Evaluation of microRNA-10a and microRNA-210 as Biomarkers in Sepsis Patients With Acute Kidney Injury.

Background: Sepsis-associated acute kidney injury (AKI) is a condition that increases in-hospital mortality and the risk of progression to CKD. The current method of detecting AKI, which relies on increased serum creatinine levels or a decrease in urine output, has low sensitivity. Early diagnosis and appropriate intervention in AKI can lead to improved patient outcomes. Several low molecular weight proteins and microRNAs detected in AKI are considered early biomarkers of AKI, such as miR-10a-5p and miR-210-3p. Method: A cross-sectional study was conducted among 62 participants, consisting of 26 sepsis patients with AKI, 26 sepsis patients without AKI, and 10 healthy controls. AKI was determined according to KDIGO criteria. MicroRNA expression was analyzed using reverse transcription quantitative polymerase chain reaction (RT-qPCR). Statistical analysis was obtained using the Kruskal-Wallis test, Spearman's correlation coefficient, and ROC curve analysis. Result: The median miR-10a-5p expression of the healthy controls versus sepsis with AKI versus sepsis without AKI groups was 10.38 (5.50-33.82) versus 10.32 (3.32-31.53) versus 9.76 (0.32-97.36), while the median miR-210-3p expression was 0.20 (0.03-0.41) versus 0.38 (0.04-1.24) versus 0.29 (0.06-1.67), respectively, with p = 0.721 for miR-10a-5p and p = 0.013 for miR-210-3 p.

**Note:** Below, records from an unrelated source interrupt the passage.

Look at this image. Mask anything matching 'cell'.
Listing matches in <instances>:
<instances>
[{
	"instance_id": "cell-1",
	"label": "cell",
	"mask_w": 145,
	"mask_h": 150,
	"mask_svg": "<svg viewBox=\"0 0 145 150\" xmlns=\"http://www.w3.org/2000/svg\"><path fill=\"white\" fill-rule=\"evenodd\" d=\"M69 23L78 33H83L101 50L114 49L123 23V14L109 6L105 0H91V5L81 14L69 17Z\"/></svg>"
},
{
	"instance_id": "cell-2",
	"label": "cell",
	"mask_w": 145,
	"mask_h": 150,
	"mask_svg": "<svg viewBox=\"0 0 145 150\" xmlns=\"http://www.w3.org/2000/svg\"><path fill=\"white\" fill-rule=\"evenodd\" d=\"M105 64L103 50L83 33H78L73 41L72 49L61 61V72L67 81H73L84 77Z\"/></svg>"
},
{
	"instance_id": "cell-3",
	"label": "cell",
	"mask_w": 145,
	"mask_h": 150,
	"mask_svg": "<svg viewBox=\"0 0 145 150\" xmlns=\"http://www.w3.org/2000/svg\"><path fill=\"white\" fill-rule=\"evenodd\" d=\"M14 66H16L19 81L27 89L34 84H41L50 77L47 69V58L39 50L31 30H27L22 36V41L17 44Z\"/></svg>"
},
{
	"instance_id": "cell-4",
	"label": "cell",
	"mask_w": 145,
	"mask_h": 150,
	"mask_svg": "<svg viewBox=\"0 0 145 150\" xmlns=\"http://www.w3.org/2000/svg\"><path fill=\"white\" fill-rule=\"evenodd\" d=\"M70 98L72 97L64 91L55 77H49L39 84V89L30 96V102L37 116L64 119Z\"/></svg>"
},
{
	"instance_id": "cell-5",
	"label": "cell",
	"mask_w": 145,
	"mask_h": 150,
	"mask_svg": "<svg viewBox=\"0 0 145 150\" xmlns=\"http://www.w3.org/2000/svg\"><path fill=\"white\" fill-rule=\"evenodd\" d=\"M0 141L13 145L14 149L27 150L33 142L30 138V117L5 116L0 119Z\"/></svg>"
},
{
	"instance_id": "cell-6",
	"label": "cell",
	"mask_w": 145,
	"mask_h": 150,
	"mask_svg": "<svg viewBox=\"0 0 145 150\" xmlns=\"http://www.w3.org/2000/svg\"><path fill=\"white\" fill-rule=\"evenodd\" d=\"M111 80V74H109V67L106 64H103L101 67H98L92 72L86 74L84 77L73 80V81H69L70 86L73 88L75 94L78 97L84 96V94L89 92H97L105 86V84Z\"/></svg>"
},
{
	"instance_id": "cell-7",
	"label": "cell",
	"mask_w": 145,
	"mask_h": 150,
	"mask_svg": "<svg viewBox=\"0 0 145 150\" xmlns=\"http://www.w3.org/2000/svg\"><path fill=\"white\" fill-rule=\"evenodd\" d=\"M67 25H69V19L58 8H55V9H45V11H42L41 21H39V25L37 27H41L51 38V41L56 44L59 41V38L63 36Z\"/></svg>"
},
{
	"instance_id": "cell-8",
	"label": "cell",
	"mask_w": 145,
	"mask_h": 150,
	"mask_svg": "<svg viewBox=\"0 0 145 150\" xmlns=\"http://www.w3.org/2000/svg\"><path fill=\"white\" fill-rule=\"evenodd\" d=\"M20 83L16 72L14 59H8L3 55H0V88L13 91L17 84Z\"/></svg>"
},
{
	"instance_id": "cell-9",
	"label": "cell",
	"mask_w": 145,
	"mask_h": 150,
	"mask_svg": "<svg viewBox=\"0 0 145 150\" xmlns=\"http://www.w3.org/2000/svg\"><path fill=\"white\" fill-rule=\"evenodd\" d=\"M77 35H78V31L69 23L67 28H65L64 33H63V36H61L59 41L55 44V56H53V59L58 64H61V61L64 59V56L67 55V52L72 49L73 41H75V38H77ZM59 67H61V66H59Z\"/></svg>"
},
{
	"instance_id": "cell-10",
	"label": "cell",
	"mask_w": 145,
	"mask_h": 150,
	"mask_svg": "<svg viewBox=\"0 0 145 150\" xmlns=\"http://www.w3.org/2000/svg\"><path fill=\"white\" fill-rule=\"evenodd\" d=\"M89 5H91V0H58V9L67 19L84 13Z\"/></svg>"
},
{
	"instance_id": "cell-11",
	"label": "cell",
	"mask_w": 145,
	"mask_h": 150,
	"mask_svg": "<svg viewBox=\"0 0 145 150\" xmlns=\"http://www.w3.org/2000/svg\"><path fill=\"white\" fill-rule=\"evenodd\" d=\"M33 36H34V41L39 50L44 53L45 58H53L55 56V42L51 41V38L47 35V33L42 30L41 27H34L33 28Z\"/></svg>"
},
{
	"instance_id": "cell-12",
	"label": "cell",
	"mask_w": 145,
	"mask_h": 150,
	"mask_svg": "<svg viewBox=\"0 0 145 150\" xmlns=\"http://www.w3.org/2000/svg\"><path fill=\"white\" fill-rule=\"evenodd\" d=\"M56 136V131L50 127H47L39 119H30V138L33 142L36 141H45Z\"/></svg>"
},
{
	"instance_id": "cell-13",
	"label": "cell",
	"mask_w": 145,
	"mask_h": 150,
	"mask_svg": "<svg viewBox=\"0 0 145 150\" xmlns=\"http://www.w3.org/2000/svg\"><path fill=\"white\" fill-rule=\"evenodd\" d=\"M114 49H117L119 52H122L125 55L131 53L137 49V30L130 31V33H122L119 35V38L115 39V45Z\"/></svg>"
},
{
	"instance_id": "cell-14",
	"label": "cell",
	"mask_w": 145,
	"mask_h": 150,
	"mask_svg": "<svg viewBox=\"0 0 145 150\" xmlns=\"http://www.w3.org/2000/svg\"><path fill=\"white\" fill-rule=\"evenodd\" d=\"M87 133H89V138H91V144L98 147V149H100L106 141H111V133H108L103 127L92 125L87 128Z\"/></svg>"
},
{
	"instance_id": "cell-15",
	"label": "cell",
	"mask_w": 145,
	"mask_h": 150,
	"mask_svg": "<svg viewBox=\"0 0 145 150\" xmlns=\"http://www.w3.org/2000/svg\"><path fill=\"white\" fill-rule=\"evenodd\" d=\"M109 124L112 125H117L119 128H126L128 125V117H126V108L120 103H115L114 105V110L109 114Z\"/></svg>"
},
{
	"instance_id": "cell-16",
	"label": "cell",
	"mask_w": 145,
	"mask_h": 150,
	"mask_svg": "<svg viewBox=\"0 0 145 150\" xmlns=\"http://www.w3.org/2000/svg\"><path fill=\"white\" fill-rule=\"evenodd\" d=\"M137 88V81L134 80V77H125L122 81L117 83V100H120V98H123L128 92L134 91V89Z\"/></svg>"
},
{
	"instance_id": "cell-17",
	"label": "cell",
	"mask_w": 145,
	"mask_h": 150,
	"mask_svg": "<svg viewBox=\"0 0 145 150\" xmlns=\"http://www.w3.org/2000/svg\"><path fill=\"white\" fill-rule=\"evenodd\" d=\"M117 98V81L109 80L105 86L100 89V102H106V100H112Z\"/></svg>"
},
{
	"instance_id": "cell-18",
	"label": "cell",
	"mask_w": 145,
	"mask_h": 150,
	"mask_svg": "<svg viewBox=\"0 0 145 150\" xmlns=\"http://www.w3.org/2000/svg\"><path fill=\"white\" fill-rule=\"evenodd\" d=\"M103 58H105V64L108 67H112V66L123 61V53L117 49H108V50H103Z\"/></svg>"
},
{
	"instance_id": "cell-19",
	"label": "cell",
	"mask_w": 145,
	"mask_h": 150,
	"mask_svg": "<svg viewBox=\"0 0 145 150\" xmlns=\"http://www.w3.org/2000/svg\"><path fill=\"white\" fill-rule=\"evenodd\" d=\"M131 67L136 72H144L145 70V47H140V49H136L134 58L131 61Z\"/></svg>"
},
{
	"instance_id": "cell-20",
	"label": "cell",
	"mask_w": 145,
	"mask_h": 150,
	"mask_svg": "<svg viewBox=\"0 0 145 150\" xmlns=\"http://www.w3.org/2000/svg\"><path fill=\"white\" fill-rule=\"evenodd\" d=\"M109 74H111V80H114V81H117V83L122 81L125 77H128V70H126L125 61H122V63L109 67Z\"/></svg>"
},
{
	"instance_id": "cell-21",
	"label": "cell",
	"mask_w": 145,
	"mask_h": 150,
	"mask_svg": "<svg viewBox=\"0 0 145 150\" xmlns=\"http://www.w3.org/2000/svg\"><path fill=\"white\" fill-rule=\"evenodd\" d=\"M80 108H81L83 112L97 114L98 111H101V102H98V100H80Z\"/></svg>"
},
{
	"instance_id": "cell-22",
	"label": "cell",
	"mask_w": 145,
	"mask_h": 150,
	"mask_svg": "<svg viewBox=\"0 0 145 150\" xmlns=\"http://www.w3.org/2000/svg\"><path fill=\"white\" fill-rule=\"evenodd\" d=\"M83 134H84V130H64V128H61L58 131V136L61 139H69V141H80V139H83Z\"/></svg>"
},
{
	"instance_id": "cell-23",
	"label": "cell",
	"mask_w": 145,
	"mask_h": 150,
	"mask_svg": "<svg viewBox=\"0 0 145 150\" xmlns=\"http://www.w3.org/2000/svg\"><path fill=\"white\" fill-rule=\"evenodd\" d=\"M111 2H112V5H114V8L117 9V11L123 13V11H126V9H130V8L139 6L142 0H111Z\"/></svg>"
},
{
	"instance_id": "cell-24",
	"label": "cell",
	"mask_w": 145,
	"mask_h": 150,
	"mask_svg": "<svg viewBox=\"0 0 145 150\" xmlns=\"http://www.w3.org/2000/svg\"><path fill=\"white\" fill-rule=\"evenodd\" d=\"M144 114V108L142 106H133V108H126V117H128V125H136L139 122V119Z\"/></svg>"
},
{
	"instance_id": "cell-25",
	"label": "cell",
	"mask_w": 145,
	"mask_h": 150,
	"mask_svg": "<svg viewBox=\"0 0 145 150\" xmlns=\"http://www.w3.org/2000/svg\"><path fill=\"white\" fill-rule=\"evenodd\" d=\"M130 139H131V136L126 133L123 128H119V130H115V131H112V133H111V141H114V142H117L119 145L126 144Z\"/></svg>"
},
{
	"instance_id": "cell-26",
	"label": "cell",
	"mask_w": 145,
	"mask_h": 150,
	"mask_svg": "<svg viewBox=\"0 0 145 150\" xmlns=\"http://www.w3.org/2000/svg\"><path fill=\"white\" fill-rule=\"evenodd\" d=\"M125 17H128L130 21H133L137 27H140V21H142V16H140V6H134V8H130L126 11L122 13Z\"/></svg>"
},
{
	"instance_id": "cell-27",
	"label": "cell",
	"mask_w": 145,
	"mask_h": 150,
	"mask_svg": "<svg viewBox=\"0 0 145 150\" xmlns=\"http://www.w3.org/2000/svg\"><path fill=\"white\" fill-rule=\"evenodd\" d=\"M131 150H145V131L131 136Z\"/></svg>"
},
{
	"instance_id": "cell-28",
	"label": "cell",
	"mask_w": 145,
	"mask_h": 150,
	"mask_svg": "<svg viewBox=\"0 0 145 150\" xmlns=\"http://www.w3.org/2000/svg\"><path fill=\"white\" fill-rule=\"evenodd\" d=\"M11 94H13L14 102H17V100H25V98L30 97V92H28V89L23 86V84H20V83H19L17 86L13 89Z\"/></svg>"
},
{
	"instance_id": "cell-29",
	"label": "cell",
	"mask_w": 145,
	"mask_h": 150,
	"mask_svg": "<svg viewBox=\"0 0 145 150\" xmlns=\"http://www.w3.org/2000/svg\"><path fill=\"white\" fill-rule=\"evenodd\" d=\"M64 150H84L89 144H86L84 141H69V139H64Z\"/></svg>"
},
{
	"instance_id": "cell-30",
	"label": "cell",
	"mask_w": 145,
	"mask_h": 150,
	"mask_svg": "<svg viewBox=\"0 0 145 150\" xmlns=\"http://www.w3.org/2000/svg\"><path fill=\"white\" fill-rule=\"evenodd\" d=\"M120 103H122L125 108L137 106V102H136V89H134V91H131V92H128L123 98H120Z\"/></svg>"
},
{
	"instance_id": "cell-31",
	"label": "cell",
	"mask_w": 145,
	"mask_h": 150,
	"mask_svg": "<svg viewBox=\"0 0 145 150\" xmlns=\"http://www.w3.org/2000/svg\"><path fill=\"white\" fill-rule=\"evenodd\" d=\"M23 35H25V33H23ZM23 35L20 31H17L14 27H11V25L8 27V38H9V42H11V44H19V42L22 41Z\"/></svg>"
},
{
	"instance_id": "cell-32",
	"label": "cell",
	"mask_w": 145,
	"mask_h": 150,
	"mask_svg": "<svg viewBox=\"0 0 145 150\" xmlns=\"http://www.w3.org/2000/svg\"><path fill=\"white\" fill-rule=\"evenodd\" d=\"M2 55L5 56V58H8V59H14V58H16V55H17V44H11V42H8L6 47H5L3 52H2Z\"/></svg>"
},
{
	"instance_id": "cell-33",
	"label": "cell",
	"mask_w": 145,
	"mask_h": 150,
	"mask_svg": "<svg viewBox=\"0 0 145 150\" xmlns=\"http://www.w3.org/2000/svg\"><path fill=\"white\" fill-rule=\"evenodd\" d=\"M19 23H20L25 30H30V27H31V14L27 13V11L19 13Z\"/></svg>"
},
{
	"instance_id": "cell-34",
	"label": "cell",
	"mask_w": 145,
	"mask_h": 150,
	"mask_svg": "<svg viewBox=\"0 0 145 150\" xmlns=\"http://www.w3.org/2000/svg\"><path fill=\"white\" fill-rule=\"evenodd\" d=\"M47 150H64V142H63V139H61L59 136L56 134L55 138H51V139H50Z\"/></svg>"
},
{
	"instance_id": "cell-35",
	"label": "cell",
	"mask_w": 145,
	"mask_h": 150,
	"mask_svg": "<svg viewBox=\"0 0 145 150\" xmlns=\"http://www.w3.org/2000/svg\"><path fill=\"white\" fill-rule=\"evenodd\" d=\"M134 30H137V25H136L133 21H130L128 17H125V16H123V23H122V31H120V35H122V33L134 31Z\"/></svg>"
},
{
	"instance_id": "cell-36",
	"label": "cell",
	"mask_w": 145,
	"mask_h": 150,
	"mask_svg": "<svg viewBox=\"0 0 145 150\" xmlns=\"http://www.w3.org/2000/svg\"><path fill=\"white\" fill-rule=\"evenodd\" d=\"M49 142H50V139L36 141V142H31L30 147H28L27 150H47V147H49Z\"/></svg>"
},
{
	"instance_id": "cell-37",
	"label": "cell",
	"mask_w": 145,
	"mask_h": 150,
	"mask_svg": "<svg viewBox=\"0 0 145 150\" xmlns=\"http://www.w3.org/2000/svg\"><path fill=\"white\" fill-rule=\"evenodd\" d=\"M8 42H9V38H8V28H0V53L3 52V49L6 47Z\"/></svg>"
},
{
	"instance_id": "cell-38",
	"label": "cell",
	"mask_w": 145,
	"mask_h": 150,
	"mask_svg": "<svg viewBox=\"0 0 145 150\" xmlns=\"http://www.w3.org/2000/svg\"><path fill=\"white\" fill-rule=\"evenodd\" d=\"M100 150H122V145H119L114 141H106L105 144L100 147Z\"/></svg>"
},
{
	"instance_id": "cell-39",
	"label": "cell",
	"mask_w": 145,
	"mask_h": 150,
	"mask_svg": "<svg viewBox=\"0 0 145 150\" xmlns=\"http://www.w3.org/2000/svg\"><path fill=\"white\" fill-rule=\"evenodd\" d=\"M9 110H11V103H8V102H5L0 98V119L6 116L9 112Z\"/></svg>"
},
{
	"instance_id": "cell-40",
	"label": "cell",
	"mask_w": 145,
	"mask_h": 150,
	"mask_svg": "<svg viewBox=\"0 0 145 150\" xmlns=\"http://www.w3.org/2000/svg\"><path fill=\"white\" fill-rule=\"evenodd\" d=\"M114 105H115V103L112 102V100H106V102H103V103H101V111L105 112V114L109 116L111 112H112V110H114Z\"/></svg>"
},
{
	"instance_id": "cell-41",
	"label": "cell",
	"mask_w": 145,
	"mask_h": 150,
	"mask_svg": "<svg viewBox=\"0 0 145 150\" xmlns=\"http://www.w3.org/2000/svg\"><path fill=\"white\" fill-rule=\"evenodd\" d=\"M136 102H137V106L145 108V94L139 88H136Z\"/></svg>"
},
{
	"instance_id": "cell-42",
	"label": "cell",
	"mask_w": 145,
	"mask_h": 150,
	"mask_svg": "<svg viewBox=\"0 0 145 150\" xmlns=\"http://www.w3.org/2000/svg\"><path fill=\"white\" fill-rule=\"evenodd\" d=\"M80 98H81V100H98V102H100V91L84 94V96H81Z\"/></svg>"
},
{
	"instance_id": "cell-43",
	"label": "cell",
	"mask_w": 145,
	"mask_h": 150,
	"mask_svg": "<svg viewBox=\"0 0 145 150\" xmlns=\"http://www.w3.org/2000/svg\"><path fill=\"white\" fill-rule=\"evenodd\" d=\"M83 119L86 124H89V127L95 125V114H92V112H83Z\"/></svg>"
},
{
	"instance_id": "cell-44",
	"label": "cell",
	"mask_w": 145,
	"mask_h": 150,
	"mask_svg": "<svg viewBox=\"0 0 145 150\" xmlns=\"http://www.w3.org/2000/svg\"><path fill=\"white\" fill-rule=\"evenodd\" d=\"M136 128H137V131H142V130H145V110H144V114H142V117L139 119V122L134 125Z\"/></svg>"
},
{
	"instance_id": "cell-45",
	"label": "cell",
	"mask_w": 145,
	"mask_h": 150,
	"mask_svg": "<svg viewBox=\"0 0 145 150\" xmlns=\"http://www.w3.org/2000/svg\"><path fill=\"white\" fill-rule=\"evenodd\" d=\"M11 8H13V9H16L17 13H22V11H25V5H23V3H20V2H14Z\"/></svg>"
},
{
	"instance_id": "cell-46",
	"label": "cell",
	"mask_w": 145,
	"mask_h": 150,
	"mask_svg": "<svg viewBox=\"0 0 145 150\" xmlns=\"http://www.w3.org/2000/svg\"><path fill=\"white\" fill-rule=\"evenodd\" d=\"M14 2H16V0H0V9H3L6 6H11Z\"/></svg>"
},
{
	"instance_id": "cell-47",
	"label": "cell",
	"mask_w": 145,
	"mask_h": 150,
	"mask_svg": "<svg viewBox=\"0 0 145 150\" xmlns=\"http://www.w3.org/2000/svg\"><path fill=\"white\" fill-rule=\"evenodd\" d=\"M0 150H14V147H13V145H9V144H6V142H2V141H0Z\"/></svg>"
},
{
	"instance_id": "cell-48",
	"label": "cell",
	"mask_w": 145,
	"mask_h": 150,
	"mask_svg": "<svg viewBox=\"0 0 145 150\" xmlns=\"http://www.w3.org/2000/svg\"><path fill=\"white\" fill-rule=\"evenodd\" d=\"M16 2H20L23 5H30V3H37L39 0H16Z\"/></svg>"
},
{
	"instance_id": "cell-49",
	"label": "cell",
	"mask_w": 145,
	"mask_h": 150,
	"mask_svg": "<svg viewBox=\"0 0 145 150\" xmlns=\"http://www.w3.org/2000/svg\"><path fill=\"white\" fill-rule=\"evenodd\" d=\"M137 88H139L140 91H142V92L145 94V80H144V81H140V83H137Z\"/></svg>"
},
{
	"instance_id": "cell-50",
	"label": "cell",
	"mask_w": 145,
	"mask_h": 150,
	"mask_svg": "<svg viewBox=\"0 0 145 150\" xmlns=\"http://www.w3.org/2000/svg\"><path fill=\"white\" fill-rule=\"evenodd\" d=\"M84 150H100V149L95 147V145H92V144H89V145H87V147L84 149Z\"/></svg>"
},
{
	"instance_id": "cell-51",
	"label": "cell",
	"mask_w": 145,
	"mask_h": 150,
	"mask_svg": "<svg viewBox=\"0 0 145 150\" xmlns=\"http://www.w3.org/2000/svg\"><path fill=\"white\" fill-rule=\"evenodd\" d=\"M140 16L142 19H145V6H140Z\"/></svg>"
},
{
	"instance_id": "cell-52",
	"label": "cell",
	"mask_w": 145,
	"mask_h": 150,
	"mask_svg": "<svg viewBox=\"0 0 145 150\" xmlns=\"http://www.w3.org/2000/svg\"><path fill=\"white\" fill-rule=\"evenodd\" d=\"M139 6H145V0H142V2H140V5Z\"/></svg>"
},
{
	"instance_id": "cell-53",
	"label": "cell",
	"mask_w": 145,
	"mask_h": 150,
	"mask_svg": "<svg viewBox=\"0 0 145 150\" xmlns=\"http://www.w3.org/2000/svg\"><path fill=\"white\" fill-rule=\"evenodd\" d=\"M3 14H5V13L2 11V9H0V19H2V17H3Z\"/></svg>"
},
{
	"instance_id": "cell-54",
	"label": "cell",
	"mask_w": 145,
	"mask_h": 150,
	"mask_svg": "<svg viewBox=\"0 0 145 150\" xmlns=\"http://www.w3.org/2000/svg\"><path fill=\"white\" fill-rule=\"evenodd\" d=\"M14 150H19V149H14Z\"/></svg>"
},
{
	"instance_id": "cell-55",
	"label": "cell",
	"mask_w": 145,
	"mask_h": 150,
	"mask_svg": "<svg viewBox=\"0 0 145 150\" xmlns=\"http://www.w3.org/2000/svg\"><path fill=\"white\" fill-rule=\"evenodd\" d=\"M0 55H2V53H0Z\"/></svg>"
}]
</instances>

A significant increase in miR-210-3p expression was found in the sepsis with AKI compared to the healthy controls (p = 0.013) and sepsis without AKI (p = 0.034). miR-210-3p significantly correlated with creatinine and urea serum level (p < 0.05); miR-10a-5p did not have a significant correlation. The sensitivity and specificity of miR-10a-5p were 61.5% and 47.2%, and miR-210-3p were 84.6% and 63.9% for determining AKI. Conclusion: The study's findings revealed a significant increase in miR-210-3p expression in sepsis patients with AKI, indicating its potential as a promising biomarker for determining AKI. This discovery demonstrates that the diagnostic performance of miR-210-3p surpasses that of miR-10a-5p, providing a more accurate biomarker for diagnosing AKI in sepsis patients.